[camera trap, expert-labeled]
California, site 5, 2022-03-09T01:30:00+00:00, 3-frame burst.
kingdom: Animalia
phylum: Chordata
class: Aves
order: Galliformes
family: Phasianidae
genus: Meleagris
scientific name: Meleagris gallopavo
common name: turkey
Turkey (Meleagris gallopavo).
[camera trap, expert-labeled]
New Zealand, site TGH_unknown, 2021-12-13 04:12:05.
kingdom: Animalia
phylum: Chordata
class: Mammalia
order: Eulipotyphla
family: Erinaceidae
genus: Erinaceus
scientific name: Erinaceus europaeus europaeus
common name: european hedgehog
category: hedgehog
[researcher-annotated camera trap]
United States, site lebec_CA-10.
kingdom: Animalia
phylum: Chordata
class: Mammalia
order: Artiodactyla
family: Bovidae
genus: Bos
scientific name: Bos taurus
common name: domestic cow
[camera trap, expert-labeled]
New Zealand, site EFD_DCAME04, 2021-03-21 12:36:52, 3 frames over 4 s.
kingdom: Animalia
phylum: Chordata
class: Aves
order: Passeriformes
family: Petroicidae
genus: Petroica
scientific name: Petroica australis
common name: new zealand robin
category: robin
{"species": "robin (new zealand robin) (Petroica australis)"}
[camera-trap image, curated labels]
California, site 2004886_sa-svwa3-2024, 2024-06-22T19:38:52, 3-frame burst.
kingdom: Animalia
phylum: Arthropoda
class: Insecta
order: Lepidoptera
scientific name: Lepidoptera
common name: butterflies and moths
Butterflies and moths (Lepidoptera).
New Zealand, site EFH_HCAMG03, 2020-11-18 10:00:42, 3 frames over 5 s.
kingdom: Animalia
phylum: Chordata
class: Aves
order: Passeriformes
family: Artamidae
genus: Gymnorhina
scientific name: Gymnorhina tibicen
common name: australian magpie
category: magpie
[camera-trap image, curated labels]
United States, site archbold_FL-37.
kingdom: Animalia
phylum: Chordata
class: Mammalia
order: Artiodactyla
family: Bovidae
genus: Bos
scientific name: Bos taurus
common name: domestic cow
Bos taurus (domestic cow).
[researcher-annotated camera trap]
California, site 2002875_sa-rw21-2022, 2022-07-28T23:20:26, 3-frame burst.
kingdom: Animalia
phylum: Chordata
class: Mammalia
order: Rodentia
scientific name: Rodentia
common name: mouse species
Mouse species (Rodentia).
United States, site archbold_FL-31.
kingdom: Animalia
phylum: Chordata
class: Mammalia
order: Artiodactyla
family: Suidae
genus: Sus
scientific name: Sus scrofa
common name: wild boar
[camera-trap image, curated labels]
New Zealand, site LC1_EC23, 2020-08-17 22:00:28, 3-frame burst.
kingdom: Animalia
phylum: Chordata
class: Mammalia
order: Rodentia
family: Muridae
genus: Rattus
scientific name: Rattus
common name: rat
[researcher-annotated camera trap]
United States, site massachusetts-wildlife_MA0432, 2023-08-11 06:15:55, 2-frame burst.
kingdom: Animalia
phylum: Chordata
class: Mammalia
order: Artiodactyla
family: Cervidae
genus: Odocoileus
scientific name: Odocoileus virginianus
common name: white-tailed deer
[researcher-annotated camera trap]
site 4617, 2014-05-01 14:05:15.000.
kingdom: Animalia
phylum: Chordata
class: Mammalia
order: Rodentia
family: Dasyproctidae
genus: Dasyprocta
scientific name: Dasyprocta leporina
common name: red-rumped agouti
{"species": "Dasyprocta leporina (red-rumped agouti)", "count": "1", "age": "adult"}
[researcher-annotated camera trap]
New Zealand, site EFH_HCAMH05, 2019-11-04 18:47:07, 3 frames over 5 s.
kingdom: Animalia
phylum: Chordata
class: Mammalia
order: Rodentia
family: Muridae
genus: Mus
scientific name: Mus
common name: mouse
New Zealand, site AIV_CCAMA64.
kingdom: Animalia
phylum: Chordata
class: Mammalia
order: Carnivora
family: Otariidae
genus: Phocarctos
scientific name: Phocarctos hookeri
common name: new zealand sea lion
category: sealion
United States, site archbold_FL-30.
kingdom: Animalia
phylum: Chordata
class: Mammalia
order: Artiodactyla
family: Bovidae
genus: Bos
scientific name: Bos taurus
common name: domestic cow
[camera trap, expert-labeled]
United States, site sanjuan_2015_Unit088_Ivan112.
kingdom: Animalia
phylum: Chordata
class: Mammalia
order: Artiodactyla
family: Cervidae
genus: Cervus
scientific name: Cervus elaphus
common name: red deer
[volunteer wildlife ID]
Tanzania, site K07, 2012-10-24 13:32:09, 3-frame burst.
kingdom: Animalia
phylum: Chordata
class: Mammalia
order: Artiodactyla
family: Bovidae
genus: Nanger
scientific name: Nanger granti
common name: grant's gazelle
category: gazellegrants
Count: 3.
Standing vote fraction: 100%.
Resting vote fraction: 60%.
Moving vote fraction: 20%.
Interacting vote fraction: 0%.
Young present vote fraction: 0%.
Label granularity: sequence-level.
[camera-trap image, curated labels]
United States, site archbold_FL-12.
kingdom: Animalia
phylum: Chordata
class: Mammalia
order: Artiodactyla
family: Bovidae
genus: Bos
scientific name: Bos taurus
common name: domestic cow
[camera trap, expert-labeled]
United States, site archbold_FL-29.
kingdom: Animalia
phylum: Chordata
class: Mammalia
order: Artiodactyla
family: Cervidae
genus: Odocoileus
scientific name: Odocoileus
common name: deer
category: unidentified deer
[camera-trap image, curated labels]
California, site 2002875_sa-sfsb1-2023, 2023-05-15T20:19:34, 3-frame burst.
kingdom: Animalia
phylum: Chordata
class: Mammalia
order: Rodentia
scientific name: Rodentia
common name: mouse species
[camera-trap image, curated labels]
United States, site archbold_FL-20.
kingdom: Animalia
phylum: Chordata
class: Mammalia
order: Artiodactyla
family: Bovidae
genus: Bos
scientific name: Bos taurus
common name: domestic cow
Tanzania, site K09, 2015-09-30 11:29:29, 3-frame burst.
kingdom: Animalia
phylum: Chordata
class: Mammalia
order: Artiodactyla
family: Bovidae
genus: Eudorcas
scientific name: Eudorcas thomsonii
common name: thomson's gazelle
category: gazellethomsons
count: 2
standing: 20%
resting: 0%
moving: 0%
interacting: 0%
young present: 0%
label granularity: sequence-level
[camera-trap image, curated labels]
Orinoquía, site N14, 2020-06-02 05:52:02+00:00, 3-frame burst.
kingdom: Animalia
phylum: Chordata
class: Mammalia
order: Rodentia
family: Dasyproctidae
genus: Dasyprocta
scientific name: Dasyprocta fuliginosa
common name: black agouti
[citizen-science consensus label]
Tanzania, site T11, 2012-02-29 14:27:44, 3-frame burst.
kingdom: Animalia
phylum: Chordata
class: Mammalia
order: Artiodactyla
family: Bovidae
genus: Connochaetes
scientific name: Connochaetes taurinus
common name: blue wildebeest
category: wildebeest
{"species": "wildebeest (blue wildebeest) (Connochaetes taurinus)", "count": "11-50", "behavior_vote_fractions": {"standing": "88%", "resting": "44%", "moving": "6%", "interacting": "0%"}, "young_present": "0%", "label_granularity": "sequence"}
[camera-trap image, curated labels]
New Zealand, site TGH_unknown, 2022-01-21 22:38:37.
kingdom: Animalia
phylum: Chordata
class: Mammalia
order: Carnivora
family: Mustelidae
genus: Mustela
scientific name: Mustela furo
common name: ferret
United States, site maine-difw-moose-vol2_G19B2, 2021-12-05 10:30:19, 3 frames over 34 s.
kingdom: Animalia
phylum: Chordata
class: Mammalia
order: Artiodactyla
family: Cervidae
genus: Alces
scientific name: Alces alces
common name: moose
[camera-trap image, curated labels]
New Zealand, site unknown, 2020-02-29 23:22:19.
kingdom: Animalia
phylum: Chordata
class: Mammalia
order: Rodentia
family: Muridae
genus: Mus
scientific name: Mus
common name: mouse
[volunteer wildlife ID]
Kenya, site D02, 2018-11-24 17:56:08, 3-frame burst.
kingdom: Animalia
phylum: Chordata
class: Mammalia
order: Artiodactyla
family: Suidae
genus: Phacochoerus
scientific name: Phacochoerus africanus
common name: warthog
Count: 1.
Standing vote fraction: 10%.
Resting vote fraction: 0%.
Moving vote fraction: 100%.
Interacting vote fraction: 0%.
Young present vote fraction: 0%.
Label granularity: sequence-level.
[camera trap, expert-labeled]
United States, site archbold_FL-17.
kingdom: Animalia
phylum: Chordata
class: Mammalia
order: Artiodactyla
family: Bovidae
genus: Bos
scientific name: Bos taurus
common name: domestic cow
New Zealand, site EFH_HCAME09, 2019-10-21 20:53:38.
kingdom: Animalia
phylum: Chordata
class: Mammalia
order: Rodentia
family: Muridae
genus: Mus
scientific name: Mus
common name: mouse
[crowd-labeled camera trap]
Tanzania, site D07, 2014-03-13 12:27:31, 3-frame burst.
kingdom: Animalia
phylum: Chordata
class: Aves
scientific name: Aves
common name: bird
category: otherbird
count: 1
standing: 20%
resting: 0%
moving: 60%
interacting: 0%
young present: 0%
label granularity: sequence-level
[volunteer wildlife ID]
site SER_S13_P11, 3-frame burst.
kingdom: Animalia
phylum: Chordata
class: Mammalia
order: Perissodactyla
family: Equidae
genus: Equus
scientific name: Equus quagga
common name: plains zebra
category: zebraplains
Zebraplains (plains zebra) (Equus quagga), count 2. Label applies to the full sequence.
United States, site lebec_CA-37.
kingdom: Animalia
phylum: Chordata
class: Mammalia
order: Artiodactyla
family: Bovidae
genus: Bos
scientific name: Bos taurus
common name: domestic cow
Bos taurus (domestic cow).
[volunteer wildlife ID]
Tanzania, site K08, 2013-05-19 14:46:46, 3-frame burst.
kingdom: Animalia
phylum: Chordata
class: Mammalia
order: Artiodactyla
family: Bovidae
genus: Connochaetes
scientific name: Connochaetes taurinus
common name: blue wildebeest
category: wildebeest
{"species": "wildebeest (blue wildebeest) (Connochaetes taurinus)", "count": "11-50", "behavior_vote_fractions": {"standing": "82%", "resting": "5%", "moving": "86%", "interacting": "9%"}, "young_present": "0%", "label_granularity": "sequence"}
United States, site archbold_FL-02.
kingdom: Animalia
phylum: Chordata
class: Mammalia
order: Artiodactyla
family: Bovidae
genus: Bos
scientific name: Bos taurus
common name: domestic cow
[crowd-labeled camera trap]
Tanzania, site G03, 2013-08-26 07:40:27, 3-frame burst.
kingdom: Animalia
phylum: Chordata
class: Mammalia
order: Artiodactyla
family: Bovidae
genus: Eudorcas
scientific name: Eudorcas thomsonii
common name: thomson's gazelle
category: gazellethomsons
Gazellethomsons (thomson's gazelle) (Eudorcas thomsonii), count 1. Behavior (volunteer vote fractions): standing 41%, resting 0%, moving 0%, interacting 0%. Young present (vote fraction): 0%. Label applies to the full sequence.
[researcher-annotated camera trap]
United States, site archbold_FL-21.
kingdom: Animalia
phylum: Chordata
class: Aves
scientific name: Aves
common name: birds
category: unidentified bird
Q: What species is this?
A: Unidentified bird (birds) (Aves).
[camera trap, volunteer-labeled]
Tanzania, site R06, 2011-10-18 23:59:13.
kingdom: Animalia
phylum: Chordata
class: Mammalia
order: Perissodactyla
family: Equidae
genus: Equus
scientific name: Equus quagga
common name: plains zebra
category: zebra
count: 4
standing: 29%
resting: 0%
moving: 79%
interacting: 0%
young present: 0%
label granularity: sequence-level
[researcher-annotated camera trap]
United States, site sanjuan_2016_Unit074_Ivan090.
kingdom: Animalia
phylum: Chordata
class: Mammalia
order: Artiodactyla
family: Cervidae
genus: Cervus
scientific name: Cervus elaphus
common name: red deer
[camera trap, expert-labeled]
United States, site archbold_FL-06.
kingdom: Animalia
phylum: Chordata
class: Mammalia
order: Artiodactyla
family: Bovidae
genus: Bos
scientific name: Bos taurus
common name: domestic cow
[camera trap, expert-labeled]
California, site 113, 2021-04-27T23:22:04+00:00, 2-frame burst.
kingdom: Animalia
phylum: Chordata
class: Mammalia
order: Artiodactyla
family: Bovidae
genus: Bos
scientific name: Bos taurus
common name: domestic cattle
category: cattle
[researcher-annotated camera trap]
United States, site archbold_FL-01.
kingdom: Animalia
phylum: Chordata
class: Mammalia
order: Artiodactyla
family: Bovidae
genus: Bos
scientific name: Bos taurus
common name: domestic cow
——————
WORK REQUEST: For this exercise, copy each line from the listing above that has the word "Odocoileus".

TASK OUTPUT:
genus: Odocoileus
scientific name: Odocoileus virginianus
genus: Odocoileus
scientific name: Odocoileus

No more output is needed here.